Miles is a world-class actor. It’s almost as if he doesn’t have to try. He’s naturally gifted. It’s amazing to watchJonah Hill hogs most of the best lines as Efraim, the charismatic, larger-than-life dropout, while Teller is more understated and morally compromised as David, the masseur-turned-gunrunner.
“David came from Miami, which could not be more different from where I grew up, like the sticks in Florida, out in the woods,” says Teller. “But in some ways we were in very similar circumstances at that age. Like he plays guitar, I play guitar. I smoked a ton of pot, as did David. I don’t know if I’d have been able to go into meetings like David did. I did not do that shit when I was high. That was not my entertainment.”
With his languid delivery and sleepy eyes, it’s not hard to imagine Teller as a caner. “I was smoking multiple times a day every day – you’re in theatre school in New York, do it!” he exclaims. “But I slowed down on it and really stopped for a while because my career started going and I didn’t want to mess it up when I was high. If someone sent me an email, I didn’t want to respond and obviously you can’t do that shit.”
But now things are going well, surely he can knock himself out? “Yeah,” he smiles, “I’m kind of easing back into it.”
If Teller could have been forgiven for being crotchety with journalists, post-Esquire, he isn’t – at least not today. He is engaged, wry and opinionated, especially on gun control in the States and the mental health of soldiers returning from war. “We’ve known how to send guys to war forever, but we really don’t know how to bring them back yet,” he says, citing a statistic that there are 22 veterans committing suicide every day in the US. He’s clearly self-confident about his work, which could be interpreted as dickishness, but then he is an ambitious and versatile performer, as gifted as anyone in his age range. I’d also note that quotes that can read a little bald in print are often more archly and winningly expressed in person.

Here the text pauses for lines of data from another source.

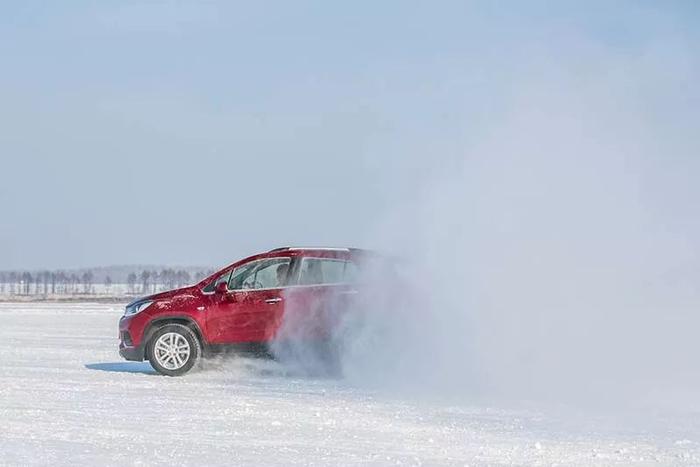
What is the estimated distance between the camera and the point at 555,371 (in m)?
14.9

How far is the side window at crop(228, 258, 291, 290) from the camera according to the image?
53.7ft

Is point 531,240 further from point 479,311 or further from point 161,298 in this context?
point 161,298

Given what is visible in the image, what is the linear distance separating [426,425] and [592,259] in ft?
23.7

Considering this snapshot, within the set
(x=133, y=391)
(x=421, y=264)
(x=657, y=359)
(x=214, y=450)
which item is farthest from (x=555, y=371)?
(x=214, y=450)

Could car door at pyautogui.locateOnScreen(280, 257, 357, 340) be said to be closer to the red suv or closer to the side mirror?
the red suv

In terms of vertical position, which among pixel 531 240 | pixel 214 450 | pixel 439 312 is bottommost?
pixel 214 450

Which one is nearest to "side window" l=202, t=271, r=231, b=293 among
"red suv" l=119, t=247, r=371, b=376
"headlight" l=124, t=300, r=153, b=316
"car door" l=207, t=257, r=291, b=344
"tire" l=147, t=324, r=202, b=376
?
"red suv" l=119, t=247, r=371, b=376

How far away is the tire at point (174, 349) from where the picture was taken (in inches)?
639

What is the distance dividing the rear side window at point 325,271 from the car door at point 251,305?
28 cm

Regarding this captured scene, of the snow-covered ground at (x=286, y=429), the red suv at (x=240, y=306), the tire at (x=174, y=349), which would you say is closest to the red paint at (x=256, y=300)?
the red suv at (x=240, y=306)

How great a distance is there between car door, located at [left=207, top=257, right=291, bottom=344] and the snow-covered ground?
2.18 feet

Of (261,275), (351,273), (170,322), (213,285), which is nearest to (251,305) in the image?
(261,275)

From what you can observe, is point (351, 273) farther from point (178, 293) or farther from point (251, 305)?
point (178, 293)

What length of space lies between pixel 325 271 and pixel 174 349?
8.01 feet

Teller might act bulletproof, but it’s obvious that the Esquire story really stung him. “Oh, I felt frickin’ helpless, I felt extremely misrepresented, I felt a little angry,” he says, his voice almost cracking. “For the average person, they are reading this article, they haven’t met you, they’re like, ‘Oh Miles is an asshole. You didn’t hear it? You didn’t read that Esquire? Yeah, she said he was an asshole – he must be!’

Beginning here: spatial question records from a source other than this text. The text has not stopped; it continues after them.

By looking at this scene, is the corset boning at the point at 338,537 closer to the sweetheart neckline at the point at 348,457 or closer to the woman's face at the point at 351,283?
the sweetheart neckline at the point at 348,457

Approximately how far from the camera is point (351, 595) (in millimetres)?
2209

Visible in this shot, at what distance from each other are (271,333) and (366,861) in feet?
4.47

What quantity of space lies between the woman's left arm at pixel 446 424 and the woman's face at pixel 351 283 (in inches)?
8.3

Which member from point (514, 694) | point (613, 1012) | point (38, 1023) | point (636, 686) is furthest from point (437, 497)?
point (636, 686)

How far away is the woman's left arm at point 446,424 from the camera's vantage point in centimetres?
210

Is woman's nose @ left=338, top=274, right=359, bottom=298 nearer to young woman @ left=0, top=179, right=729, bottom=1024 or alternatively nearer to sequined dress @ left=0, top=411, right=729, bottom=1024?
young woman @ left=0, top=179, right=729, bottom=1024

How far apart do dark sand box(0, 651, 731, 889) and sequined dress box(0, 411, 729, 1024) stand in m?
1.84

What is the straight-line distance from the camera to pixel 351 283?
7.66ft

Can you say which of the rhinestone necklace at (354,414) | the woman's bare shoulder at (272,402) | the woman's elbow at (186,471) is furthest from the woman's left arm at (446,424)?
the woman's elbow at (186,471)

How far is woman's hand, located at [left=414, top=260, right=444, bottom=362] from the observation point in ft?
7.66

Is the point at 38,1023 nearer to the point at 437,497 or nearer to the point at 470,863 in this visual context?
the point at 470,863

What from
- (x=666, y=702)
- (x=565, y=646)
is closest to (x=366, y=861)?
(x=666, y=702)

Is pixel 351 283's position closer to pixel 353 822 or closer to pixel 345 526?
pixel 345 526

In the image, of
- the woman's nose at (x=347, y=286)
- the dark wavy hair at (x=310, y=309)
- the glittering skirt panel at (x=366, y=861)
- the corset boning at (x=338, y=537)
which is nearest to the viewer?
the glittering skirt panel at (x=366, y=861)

“I’d say that you get a little more guarded but I’m actually not,” he goes on. “Certain times I’ll choose my words very carefully and maybe come off a little more boring. But I also think that’s why people – certain people – do relate to me: because there is no agenda, honestly. I was raised middle-class in a small town. I have all my same friends from high school. I’m close with my family. I’m dating a normal girl. So I want to feel people think I’m a man of the people. Because I feel that way.”
The “normal girl” is a bit of a stretch – Keleigh Sperry, his girlfriend of three years, is a model – but the point stands. Teller is compared to a lot of great actors; the one whom he calls to mind for me is Tom Hanks.
Hanks, too, started in lightweight comedies, before growing into more mature everyman-ish parts and advocacy: both men are outspoken on the debt they owe to the US military. Teller’s forthcoming roles – a boxer who recovered from a broken neck suffered in yes, a car crash; a soldier with PTSD; a hero firefighter; an Elvis Presley biopic down the line – hint at the direction he’s taking.
Time’s up; Teller has wildfires to put out. He smiles warmly, clasps my hand and goes to leave the room. At the door he stops and turns back: “If I read this and you call me an asshole, I’m going to be so pissed off.”